Saturday 7 July 2018

Snow Falling on Cedars

Visually Stunning
This is a delightful, thought-provoking, atmospheric drama set before, during and after WWII. It's essentially a love story but set within a framework of many other elements. Based on a novel by David Guterson, it attempts to deal with injustice, racism, prejudice, values-across-cultures, young love, real world complications, the effects of war and the hard knocks of life over romantic ideals - to name but a few!

Very briefly, it's centred around a Japanese-American community living with Americans in a small town, festooned with snow. The female child of a Japanese family forms a bond with a male American and because they both know that society would frown upon this, they meet in private (in a hollowed out cedar tree, mostly, in the snow - hence the title). They keep meeting in secret for a number of years, then the war comes.
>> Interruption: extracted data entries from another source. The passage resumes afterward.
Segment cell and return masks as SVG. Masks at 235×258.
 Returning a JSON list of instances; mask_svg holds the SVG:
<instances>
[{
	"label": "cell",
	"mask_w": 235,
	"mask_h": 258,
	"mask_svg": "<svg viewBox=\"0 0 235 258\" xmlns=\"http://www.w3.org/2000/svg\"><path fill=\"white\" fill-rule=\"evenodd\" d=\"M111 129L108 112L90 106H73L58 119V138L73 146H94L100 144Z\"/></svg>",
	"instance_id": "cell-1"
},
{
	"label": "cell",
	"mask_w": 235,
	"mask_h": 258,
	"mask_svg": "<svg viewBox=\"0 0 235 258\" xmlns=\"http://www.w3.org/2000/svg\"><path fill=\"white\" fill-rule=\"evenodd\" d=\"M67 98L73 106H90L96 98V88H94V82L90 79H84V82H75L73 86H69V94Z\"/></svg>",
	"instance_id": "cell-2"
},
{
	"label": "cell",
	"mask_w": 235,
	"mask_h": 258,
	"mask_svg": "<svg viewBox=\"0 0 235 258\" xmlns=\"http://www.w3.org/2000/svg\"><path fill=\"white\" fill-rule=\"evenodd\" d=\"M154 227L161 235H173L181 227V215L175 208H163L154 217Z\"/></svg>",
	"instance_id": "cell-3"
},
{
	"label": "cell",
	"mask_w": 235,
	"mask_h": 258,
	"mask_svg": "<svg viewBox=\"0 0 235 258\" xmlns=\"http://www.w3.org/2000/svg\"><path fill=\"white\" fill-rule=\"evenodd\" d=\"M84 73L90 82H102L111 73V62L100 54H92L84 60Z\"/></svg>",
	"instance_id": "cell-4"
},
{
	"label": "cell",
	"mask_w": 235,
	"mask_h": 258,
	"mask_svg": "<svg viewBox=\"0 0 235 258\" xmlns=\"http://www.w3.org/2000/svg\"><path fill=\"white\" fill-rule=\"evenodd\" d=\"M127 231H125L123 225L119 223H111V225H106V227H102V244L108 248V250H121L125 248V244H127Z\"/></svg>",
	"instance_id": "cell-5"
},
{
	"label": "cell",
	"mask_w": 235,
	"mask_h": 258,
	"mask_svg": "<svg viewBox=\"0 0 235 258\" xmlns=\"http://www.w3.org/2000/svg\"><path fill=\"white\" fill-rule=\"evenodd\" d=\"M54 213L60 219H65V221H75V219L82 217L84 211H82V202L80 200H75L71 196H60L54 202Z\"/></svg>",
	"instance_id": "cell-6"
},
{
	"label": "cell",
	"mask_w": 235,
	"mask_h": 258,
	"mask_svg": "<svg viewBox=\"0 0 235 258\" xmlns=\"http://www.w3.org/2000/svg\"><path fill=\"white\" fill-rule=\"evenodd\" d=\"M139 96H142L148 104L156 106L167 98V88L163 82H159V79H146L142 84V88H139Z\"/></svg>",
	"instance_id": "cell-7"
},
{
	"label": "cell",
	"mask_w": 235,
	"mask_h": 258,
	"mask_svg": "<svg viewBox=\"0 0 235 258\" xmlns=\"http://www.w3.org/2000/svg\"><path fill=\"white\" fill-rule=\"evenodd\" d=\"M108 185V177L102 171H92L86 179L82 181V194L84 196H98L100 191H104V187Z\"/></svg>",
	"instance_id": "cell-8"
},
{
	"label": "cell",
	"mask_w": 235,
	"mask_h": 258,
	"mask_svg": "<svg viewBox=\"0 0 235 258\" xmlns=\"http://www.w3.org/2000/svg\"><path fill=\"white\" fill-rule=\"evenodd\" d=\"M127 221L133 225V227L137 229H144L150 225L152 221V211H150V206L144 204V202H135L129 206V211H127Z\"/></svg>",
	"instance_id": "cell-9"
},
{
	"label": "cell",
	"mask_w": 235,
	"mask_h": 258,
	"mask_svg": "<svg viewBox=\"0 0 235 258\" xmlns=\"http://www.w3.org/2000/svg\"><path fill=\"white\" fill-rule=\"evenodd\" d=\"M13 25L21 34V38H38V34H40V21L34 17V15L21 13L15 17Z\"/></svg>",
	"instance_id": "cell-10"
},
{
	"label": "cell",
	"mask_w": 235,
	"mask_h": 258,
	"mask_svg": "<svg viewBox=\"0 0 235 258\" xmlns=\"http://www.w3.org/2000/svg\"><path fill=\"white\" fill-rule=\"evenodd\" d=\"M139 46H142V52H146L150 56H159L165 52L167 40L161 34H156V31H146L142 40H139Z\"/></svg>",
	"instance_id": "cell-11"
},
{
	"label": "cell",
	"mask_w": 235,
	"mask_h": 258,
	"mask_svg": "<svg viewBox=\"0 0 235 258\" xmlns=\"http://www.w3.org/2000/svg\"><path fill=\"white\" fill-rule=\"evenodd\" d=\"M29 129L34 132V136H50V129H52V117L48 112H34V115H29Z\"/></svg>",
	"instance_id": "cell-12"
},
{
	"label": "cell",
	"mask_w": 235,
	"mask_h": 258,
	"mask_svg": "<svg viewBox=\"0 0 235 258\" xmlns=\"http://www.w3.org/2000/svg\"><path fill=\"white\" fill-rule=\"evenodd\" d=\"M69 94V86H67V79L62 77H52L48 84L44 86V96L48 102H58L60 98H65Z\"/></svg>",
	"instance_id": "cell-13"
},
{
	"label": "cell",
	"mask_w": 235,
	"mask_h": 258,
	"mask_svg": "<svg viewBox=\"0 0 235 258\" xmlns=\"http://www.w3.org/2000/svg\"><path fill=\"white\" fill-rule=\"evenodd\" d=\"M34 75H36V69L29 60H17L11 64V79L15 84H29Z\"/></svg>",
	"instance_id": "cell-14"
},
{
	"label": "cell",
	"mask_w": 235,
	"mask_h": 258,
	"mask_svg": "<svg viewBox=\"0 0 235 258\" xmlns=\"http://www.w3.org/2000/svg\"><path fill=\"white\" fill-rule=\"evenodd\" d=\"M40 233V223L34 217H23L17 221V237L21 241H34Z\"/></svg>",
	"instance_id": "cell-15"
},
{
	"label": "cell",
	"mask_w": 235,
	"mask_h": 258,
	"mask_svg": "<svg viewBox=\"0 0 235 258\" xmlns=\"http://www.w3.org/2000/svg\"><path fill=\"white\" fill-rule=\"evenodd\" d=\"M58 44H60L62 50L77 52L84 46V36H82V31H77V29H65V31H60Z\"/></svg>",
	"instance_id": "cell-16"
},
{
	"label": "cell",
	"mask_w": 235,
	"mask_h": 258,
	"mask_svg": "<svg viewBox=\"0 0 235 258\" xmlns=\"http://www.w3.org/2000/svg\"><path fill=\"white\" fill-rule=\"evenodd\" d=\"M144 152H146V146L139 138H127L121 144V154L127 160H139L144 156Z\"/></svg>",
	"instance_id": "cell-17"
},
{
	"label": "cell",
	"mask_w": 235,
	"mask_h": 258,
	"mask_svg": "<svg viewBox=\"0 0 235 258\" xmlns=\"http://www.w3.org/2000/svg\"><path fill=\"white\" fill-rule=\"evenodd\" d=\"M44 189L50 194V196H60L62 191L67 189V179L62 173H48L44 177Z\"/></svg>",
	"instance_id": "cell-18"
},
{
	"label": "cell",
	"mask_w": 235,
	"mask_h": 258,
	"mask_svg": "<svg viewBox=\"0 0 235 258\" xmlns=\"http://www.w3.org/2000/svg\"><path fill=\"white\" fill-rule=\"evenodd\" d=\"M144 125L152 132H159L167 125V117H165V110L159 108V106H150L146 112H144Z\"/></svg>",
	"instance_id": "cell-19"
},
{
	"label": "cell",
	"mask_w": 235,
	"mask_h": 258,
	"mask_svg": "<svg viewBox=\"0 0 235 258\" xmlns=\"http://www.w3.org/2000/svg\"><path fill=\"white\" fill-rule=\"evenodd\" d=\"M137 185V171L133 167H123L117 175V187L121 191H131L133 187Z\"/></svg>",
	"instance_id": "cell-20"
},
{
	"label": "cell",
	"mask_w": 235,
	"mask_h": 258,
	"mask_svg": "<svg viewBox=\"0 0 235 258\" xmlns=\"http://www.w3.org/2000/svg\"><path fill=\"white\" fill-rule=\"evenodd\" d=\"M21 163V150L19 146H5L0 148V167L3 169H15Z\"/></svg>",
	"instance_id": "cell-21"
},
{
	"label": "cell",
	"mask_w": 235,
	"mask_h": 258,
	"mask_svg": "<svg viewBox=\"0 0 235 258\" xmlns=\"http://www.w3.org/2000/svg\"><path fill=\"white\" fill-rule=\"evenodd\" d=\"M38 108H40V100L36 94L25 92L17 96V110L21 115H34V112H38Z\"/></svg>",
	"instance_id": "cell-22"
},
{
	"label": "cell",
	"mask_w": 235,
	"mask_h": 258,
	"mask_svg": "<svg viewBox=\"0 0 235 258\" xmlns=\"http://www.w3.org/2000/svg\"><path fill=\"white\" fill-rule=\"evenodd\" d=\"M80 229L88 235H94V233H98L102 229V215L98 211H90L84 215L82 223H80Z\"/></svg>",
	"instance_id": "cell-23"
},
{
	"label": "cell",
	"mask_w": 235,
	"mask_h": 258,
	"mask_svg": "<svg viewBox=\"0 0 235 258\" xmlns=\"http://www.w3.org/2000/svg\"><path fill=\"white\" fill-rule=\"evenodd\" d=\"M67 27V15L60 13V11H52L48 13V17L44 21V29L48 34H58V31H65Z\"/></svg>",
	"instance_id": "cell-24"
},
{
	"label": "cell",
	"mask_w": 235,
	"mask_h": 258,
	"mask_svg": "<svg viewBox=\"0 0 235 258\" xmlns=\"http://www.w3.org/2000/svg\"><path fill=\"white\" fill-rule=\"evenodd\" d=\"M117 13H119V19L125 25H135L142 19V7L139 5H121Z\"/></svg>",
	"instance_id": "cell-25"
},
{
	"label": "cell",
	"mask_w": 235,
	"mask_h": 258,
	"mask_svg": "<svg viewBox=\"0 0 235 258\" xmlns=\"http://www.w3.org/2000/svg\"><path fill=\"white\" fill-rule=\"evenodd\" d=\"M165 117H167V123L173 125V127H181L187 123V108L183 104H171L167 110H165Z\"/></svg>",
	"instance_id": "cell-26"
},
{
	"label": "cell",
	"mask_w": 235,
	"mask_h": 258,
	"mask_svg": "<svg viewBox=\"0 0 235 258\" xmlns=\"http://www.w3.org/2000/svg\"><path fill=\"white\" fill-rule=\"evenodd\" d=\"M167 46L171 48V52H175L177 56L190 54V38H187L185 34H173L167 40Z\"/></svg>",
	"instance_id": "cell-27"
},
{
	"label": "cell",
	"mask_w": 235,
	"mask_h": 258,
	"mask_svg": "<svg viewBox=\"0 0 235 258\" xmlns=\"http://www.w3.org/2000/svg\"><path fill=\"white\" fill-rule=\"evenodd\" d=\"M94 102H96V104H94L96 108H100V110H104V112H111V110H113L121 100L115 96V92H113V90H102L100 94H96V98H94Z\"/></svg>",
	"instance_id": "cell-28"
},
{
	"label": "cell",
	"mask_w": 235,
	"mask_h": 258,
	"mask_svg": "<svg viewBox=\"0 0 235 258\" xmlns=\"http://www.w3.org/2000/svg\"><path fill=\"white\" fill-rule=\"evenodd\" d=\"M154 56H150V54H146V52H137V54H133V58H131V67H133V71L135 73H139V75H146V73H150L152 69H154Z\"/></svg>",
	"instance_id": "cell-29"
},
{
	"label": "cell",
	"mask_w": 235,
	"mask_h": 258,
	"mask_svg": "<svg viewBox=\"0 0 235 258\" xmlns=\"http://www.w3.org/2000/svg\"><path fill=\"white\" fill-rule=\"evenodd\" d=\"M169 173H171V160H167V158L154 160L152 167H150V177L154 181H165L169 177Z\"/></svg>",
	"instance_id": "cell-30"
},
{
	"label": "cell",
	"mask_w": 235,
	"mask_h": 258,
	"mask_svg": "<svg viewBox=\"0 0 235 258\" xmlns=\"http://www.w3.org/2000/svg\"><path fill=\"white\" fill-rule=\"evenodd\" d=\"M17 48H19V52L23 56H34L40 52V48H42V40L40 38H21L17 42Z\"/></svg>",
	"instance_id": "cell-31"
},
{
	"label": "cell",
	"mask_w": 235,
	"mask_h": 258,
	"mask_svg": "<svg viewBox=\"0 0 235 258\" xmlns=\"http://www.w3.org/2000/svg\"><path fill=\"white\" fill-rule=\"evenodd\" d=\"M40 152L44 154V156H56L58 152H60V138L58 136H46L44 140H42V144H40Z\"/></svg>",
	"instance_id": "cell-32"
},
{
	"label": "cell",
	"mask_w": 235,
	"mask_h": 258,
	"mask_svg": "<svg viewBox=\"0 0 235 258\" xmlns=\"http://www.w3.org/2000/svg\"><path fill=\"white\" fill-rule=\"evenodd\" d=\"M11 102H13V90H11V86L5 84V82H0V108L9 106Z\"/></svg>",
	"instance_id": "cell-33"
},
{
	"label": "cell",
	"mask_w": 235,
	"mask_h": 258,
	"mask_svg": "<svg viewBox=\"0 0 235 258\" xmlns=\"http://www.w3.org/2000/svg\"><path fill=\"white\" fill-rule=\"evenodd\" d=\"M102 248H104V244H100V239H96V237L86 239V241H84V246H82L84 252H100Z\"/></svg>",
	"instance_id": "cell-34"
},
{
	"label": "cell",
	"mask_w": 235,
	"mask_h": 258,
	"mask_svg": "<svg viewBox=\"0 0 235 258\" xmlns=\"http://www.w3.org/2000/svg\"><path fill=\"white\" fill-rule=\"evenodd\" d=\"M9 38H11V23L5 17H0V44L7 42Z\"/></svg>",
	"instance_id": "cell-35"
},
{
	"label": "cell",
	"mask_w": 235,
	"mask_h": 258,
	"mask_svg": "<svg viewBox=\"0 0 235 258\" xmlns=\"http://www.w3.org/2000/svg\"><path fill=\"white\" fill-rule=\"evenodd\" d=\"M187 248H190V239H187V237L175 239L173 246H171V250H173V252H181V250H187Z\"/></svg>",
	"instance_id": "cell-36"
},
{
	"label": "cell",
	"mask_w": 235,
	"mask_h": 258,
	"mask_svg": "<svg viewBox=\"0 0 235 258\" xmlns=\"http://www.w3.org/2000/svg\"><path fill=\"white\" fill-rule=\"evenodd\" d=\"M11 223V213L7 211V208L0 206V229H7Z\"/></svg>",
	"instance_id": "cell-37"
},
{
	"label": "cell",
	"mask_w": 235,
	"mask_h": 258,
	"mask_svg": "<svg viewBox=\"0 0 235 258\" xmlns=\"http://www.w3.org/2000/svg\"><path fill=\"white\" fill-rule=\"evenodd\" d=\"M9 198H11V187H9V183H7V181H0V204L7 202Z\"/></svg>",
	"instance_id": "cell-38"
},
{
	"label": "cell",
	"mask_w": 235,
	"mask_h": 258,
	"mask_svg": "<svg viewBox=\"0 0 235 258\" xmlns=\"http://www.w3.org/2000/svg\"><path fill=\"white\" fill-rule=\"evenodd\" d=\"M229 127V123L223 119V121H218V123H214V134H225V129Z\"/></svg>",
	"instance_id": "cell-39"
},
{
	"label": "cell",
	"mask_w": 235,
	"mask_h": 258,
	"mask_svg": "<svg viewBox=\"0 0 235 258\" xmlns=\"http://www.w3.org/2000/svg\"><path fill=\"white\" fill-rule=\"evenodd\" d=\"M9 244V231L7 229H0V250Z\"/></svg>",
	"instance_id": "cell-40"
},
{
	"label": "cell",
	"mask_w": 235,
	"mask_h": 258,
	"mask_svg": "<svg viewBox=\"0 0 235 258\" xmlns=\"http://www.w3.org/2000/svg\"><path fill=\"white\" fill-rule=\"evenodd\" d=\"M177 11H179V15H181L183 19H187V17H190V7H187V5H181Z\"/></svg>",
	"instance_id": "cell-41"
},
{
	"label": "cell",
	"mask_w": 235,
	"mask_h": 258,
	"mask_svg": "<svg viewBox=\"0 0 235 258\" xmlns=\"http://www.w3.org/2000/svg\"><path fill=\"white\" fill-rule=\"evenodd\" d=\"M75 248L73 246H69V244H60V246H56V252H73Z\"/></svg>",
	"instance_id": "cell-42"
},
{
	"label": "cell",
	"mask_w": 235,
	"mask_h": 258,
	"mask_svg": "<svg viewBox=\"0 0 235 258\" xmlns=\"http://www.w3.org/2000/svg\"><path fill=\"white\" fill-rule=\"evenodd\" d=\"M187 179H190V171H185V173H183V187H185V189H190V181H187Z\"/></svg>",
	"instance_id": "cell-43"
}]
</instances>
He is the son of the town's newspaper man and continues with the family tradition. Whilst he's away fighting, she marries a Japanese man, realising that she can't fight tradition and prejudice and choose him. She writes him a letter saying so, destroying his world.

Taking things back a step, the Japanese people have been buying some land from an American family, for whom they have worked, but because of the war, they miss the last two payments. The man with whom the deal is done dies, leaving the racist hard-nosed wife behind, taking the opportunity to squelch on the deal. The son of this family is a fisherman alongside the now husband of the Japanese girl in love with the newspaper man's son. I hope you're keeping up at the back! Anyway, they're out fishing, the American dies, the Japanese bloke is accused, and the rest of the film plays out as a court-room drama, with the newspaper man's son holding some trump cards, deciding whether or not to play them, as not doing so would free up his childhood sweetheart for him to swoop on! It all sounds a bit complicated but it's not really - you soon get the swing of it. Throwing the timeline back and forward a bit doesn't help, but it's OK. Just pay attention!

But all the above is not what you need to watch this for. It's the photography. It's sumptuous. Robert Richardson (DP), alongside Scott Hicks (Director), have made this film an absolute work of art. Where almost any frame-grab could be taken and made into a picture to hang on your wall. Every shot is beautifully thought out and executed. Atmosphere created by smart use of sepia, deep shadow and dull blues. They must have spent a fortune on the making of this film. It should have been a blockbuster.

The music is haunting and fitting to the atmosphere. The costumes and setting are dark and reflective of the time and place. It has a 'noir' feel about it because of the elements being pulled together to make this such a dark masterpiece.

Max von Sydow is a delight as an ageing solicitor alongside James Cromwell as the judge, Ethan Hawke as the newspaper man's son does a fine job but the show is stolen by the brilliant performance of the Japanese girls, Youki Kudoh (older) and Anne Suzuki (younger) as the female lead.

It's a joy to watch such films in such a world of hollywood light entertainment and fluff. There's something more intelligent and absorbing to entertain and satisfy out there. Thoroughly recommended.